### Text under study
#####

About 76 percent of U.S. travelers would be willing to store their travel health data electronically if doing so enabled them to travel sooner, according to a new survey by travel technology firm Amadeus. About 80 percent would be willing if doing so enabled them to pass through the airport faster with fewer face-to-face interactions, and 75 percent if it enabled them to travel to more destinations.
Amadeus’ survey was conducted Feb. 18-26 across nine countries, including Germany, Russia, United Arab Emirates, France, India, Singapore and the United States. Participants traveled abroad in the last 18 months, with at least 1,000 respondents per country.
About 51 percent of U.S. business travelers surveyed would be more comfortable using a digital health passport that was accepted by most countries and was regulated by international standards. About 48 percent of U.S. travelers said they would be comfortable with a digital passport if data only specific to Covid-19 was included and if they were traveling with a trusted travel agency.
Nearly three-quarters of U.S. travelers said they would be more likely to store health data on an app from a travel agency partnered with a trusted healthcare company. About 40 percent and 36 percent of business travelers stated a preference for using mobile apps to provide on-trip notifications and alerts and facial technology, respectively.
About 58 percent of U.S. travelers are confident in providing health data for travel purposes and 50 percent for booking and checking in at a hotel, which was higher than the 40 percent that reported being confident in providing health data for working or 37 percent for visiting a restaurant or bar.
Nearly half of U.S travelers were comfortable using biometric facial recognition technology at boarding gates, 49 percent for hotel check-ins, 34 percent for conferences and events and 34 percent for excursions.

#####

[Stored data]
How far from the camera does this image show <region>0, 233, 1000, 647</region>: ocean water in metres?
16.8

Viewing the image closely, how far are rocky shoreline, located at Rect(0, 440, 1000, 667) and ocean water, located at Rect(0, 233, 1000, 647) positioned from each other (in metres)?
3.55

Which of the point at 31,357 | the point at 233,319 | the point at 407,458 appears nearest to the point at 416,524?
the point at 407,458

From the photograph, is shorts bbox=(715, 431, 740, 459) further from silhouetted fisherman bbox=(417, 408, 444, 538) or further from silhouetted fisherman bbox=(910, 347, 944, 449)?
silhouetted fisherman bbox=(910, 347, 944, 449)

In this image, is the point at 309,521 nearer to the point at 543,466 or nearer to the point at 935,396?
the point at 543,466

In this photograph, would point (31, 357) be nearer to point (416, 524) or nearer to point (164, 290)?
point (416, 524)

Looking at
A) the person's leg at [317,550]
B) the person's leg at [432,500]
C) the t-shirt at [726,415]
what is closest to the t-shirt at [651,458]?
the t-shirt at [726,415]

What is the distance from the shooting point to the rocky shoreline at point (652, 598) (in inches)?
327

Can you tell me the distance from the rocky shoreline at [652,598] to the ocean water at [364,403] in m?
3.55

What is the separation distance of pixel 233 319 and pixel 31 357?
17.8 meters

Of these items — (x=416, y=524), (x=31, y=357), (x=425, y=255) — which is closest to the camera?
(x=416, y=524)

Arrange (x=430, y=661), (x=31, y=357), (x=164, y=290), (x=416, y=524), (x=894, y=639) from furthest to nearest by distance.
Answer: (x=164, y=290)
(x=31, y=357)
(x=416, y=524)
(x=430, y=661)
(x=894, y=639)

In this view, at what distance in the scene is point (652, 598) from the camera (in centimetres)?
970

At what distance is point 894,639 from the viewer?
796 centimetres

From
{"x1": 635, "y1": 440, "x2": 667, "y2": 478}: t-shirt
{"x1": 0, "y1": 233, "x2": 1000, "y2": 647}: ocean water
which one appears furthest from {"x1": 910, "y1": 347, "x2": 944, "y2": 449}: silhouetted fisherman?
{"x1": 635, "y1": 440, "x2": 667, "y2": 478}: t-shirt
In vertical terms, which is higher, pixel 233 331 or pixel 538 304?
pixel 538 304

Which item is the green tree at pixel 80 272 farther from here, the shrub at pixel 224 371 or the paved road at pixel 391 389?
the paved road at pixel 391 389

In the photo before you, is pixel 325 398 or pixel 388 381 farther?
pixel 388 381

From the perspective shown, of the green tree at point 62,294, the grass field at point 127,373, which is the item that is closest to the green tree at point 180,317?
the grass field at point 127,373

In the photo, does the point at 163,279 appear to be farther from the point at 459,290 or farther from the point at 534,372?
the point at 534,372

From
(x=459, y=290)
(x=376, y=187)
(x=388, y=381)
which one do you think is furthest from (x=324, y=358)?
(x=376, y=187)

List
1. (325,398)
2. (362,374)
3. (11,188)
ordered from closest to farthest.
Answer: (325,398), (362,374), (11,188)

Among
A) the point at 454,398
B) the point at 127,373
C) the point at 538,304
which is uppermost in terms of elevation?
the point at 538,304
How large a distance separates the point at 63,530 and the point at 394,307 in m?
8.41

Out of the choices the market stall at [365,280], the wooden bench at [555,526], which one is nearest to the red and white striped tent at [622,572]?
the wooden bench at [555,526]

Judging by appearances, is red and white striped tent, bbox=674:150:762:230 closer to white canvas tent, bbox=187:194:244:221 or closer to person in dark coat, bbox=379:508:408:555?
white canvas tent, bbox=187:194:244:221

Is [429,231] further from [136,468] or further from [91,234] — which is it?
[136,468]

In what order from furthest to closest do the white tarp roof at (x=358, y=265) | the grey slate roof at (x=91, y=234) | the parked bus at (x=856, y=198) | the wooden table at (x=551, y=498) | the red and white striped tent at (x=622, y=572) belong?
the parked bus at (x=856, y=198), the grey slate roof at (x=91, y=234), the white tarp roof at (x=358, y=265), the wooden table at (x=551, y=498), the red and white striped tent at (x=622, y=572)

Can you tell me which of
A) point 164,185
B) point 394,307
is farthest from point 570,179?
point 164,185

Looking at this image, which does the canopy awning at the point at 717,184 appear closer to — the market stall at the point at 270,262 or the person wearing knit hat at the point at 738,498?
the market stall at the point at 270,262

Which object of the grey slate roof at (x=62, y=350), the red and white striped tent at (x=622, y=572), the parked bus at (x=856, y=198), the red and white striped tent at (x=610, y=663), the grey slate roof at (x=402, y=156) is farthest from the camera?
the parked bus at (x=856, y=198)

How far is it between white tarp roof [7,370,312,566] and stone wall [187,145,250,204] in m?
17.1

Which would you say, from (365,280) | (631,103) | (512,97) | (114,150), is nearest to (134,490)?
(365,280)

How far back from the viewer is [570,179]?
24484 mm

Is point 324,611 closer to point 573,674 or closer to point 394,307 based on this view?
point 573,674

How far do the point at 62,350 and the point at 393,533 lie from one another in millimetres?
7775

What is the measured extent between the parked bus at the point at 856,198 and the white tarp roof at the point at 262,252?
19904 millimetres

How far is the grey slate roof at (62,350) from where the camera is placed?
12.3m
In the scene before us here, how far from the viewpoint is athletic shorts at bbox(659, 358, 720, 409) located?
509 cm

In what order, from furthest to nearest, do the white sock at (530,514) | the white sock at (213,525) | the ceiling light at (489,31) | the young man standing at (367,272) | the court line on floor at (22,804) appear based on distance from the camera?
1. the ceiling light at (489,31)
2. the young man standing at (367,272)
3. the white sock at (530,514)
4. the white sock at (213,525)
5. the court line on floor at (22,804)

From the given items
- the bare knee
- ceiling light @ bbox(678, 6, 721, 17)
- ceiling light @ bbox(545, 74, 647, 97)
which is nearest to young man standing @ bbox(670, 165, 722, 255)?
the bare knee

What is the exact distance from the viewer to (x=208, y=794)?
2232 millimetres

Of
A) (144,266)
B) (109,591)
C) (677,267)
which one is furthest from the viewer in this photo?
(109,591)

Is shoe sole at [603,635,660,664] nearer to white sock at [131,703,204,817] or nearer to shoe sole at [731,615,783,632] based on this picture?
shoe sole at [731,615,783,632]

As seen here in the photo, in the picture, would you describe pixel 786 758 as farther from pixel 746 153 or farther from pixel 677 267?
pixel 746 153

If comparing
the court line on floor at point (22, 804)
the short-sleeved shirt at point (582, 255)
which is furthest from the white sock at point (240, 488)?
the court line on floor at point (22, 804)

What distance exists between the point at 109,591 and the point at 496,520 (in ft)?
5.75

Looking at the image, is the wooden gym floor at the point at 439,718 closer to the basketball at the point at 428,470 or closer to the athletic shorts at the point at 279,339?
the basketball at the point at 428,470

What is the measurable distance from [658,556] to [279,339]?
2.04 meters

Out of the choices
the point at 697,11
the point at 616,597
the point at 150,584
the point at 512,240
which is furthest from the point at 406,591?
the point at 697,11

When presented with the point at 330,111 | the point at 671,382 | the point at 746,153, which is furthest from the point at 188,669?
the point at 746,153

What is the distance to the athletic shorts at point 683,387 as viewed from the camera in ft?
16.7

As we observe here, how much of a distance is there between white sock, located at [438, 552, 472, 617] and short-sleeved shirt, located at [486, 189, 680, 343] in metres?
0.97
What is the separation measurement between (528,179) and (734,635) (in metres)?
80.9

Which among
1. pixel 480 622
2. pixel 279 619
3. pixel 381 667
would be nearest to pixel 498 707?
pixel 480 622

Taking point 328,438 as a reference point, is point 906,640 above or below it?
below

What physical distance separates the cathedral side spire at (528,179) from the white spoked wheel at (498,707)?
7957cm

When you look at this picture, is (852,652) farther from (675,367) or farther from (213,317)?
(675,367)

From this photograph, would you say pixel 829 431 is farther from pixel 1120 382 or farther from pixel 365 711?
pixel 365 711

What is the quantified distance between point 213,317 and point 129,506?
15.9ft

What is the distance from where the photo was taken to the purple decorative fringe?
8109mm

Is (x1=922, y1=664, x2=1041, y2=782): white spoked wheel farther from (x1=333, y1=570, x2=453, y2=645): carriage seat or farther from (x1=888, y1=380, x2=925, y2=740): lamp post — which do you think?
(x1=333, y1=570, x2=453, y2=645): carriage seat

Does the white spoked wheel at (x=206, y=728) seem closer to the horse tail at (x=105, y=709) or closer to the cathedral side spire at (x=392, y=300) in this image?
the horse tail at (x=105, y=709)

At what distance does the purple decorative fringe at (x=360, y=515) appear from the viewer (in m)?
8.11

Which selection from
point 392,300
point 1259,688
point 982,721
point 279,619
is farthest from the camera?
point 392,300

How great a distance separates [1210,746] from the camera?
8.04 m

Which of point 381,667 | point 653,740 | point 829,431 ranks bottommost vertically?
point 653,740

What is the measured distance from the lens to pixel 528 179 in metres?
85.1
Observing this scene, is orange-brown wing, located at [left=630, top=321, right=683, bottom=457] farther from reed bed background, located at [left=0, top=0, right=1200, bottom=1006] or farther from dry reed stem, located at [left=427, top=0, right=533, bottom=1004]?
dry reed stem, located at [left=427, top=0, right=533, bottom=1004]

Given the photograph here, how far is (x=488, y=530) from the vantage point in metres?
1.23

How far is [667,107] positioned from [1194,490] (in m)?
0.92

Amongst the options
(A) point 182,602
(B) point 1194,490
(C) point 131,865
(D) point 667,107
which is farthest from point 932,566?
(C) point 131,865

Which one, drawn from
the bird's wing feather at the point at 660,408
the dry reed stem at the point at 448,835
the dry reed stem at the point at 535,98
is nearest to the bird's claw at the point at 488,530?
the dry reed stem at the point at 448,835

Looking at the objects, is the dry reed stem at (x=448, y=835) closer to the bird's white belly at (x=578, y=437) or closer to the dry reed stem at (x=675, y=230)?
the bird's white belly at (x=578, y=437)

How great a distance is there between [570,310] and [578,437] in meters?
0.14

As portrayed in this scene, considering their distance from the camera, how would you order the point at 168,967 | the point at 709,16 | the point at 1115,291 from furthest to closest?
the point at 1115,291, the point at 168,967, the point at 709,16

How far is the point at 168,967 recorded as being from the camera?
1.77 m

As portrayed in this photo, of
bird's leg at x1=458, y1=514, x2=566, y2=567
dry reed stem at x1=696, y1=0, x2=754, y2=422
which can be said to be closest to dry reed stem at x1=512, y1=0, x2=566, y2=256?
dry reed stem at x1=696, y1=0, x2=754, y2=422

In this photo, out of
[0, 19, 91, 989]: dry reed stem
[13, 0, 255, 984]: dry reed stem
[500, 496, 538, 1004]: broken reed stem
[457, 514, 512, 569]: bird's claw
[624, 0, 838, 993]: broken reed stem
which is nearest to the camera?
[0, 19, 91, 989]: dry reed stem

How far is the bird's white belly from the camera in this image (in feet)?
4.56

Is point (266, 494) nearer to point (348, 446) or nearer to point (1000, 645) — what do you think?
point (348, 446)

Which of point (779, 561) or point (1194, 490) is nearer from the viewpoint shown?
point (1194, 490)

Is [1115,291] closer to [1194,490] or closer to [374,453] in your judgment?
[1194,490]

#####

### Directions
#1 In the survey report, what would make about 80 percent of U.S. travelers willing to store their travel health data electronically? Answer in one to three sentences.
#2 Repeat everything in the survey report from "Amadeus’ survey was" down to "trusted travel agency.".

### Solutions to the exercise
#1 About 80 percent of U.S. travelers would be willing to store their travel health data electronically if it let them pass through the airport faster with fewer face-to-face interactions.

#2
Amadeus’ survey was conducted Feb. 18-26 across nine countries, including Germany, Russia, United Arab Emirates, France, India, Singapore and the United States. Participants traveled abroad in the last 18 months, with at least 1,000 respondents per country.
About 51 percent of U.S. business travelers surveyed would be more comfortable using a digital health passport that was accepted by most countries and was regulated by international standards. About 48 percent of U.S. travelers said they would be comfortable with a digital passport if data only specific to Covid-19 was included and if they were traveling with a trusted travel agency.